The “cure” of fallen man consists in his participation in the uncreated light that originates from the divine body of Christ. We are all called to resemble Christ, because only then, as a hymn states, “those who attain the height of virtue will also be counted worthy of the divine glory.” (Third Idiomelon of Vespers)

So, was Christ transformed? From the perspective of the three disciples, He was, as from our perspective the sun rises and sets, while remaining the same.


The subject of Christ’s holy Transfiguration is treated together with that of His holy Baptism in Unit 42 (pp. 428-39, particularly in pp. 434-39), of Fr. Emmanuel’s book, Jesus: Fallen? The Human Nature of Christ Examined from an Eastern Orthodox Perspective (Orthodox Witness 2013).

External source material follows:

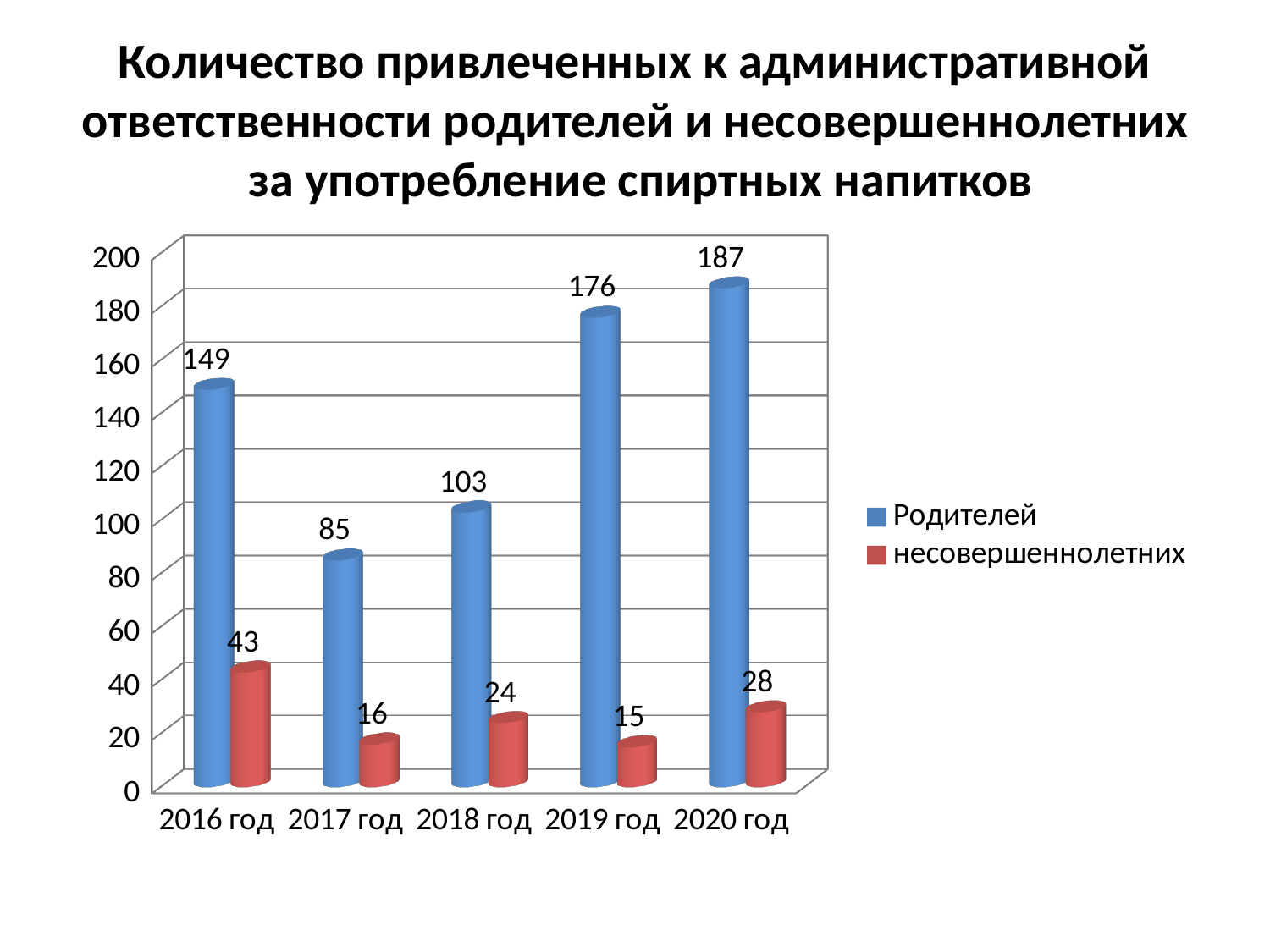
What is the value for несовершеннолетних in 2016 год? 43 Which is larger, the несовершеннолетних value for 2018 год or for 2020 год? 2020 год What is the value for Родителей in 2018 год? 103 What kind of chart is shown on the slide? bar chart What is the difference between the Родителей values for 2020 год and 2016 год? 38 Does the Родителей series rise or fall from 2017 год to 2020 год? rise What is the value for Родителей in 2020 год? 187 How many years are shown on the x axis? 5 Which colour represents the несовершеннолетних series? red How many series does the legend list? 2 Which year has the lowest value for несовершеннолетних? 2019 год Which year has the highest value for Родителей? 2020 год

  1. Letter to Cledonius 101.
  2. hom. in Transfig. 34.13.
  3. Triads 3.i.15.
  4. hom. 34.12-13.
  5. Triads, 3.i.15.
  6. Triads, 3.i.16.
  7. “The Transfiguration of Christ” in The Feasts of the Lord, p. 147.
  8. Meletios Vadrahanis, “What Reveals the Transfiguration of Christ,” Orthodoxos Typos, No. 1890, Aug. 5, 2011.
  9. To Eutropius 2.10.
  10. hom. 34.8.
  11. Triads, 3.i.15.
  12. PG 150:1232C.
  13. Third Sticheron of the Lite of the Vespers of August 6.
  14. The Great Horologion, p. 434.
  15. See the study The Uncreated Light, An Iconographic Study of the Transfiguration in the Eastern Church by Solrunn Nes, 2007.